Monday, September 10, 2007

"Müssen wir uns verstecken?"

Nach der Messerattacke auf einen Rabbiner am Wochenende in Frankfurt am Main herrscht unter den Juden in Deutschland Verunsicherung. Die Orthodoxe Rabbinerkonferenz warf am Montag die Frage auf, ob sich gläubige Juden in der Bundesrepublik noch offen auf der Straße zeigen könnten oder ob sie sich verstecken müssten.
Eine konkrete Spur hatten die Ermittler der Frankfurter Mordkommission auch am Montag noch nicht. Trotz Veröffentlichung eines Phantombildes und der Aussetzung von 2000 Euro Belohnung seien keine verwertbaren Hinweise auf den etwa 20 bis 25 Jahre alten Angreifer eingegangen, teilte die Staatsanwaltschaft mit.
Der verletzte Rabbiner ist gesundheitlich auf dem Weg der Besserung, bleibt jedoch noch im Krankenhaus. Der 42-Jährige war am Freitagabend in der Innenstadt von einem südländisch aussehenden Mann "in arabisch klingenden Worten" angesprochen worden. Als der durch seine Kleidung als orthodoxer Jude erkennbare Rabbiner ihn nicht verstand, soll der Unbekannte auf Deutsch "Scheiß-Jude, ich bringe dich um" gesagt und dem Geistlichen mit einem Messer in den Bauch gestochen haben.
Die Polizei geht von einem zufälligen Aufeinandertreffen von Täter und Opfer aus. Sie ermittelt wegen versuchten Totschlags und gefährlicher Körperverletzung. Aufgrund der Äußerungen des Täters sehen die Beamten außerdem einen antisemitischen Tathintergrund. Ihre Hoffnungen richten sich jetzt darauf, dass sich die beiden noch unbekannten Begleiterinnen des Täters, die sich nach der Attacke abgesetzt hatten, bei der Polizei melden.
Die Vereinigung orthodoxer Rabbiner wies am Montag darauf hin, dass Hass auf Minderheiten nicht nur in rechten Kreisen vorkomme. Alle demokratischen Kräfte in Deutschland seien aufgerufen, gemeinsam gegen diesen Hass einzutreten. Ähnlich äußerte sich der Deutsche Koordinierungsrat der Gesellschaften für Christlich-Jüdische Zusammenarbeit. Er rief die Muslime in Deutschland dazu auf, sich stärker "gegen Extremismus und jegliche Feindschaft zwischen den Menschen einsetzen".

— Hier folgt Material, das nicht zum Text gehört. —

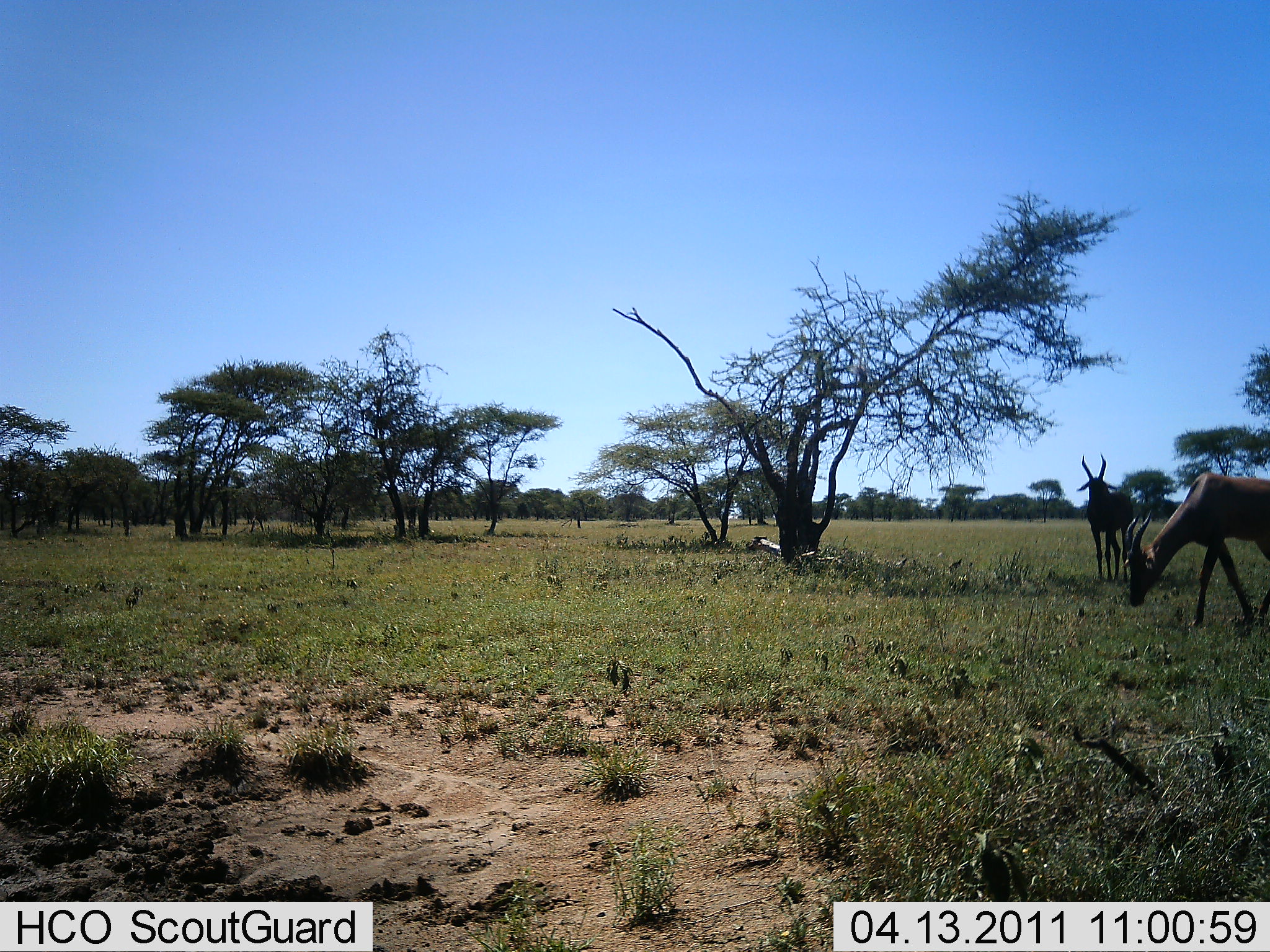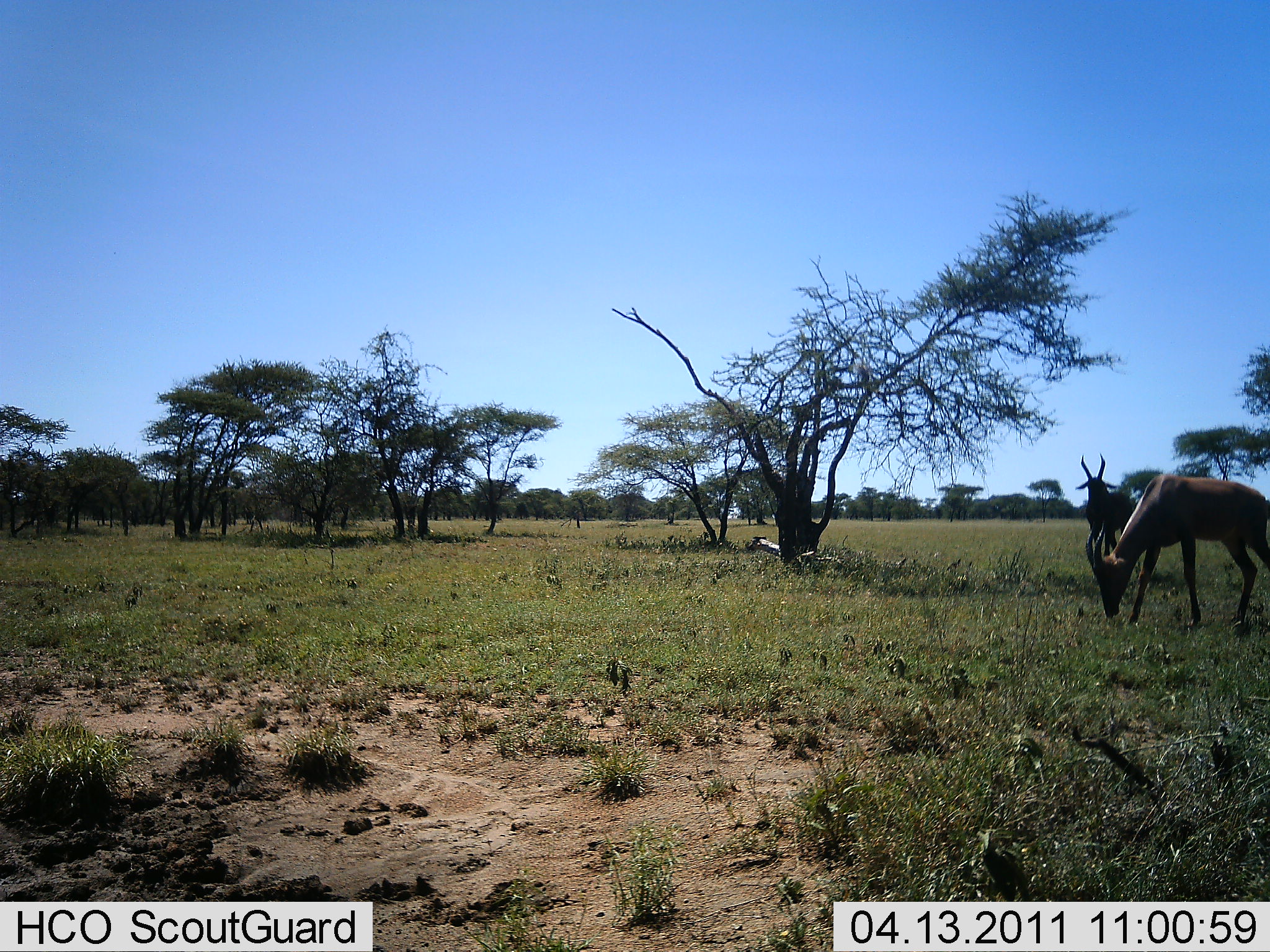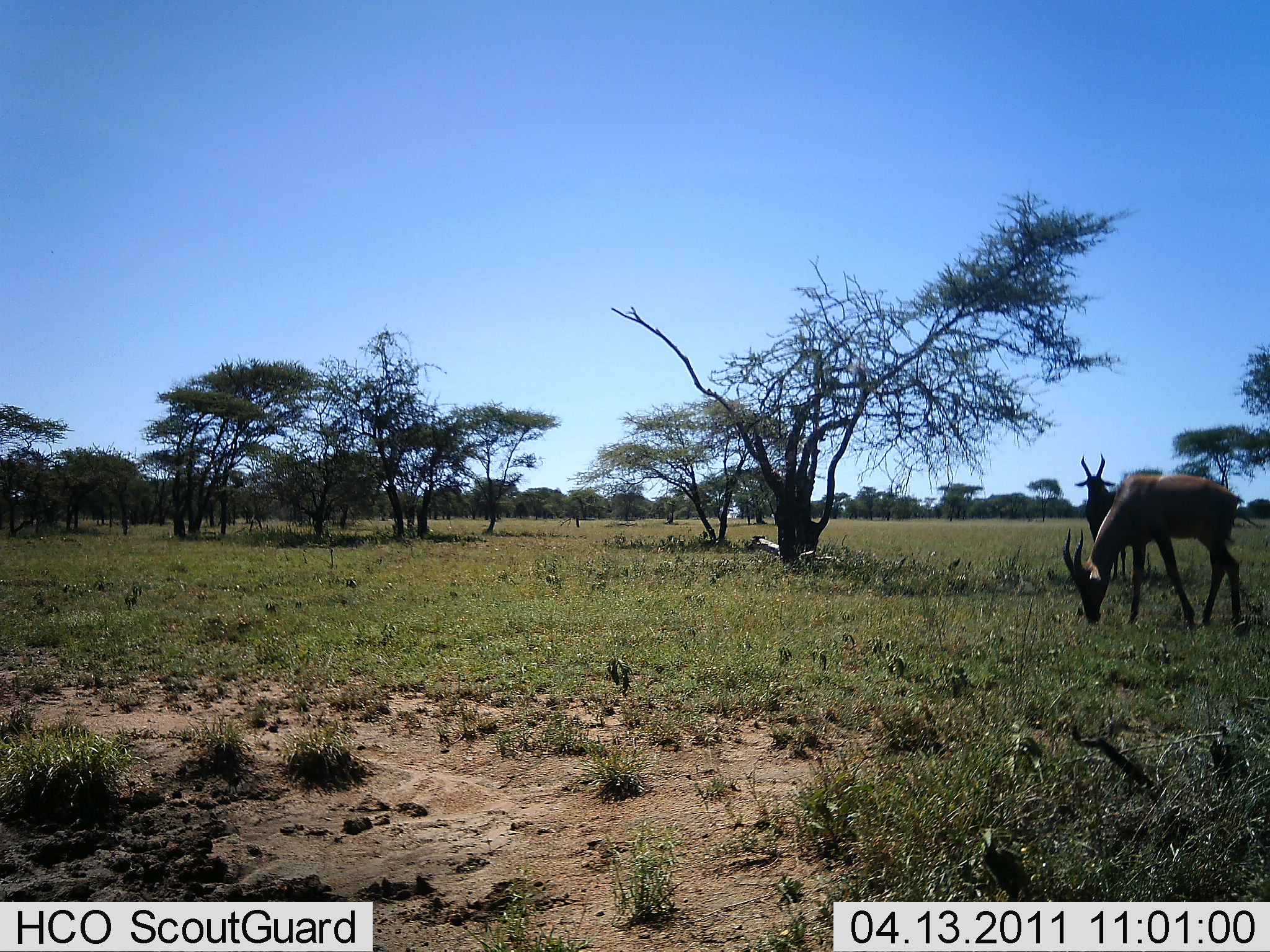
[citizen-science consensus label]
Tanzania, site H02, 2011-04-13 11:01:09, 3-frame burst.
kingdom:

Der frühere Zentralrats-Vize Michel Friedman warnte davor, die "Dynamik" zu unterschätzen, mit der Neonazis und Islamisten in Deutschland zusammenarbeiteten. Er befürchte, dass diese Zusammenarbeit in den nächsten Monaten und Jahren noch verstärkt werde. Juden dürften sich vor dem Hass von Extremisten jedoch nicht verstecken, sondern müssten selbstbewusst ihre Identität leben. "Alles andere wäre ein Nachgeben gegenüber dem Hass", sagte Friedman.